▶ _Problem to solve_: Write out every line of the listing below word for word, leaving out the pictures.

-------- Entries

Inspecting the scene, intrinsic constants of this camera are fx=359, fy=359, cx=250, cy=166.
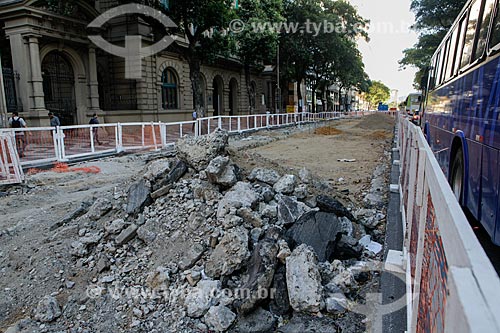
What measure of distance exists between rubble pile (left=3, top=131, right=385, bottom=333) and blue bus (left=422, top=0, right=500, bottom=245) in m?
1.27

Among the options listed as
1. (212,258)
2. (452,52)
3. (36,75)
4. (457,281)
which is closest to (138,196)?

----------------

▶ _Written reply_:
Inspecting the scene, intrinsic constants of this camera are fx=359, fy=359, cx=250, cy=166.
What measure of distance exists between rubble pile (left=3, top=131, right=385, bottom=333) and blue bus (left=422, top=0, right=500, bottom=245) in m?
1.27

Among the options listed as
1. (212,258)
2. (452,52)
3. (36,75)
4. (457,281)
which is closest to (138,196)?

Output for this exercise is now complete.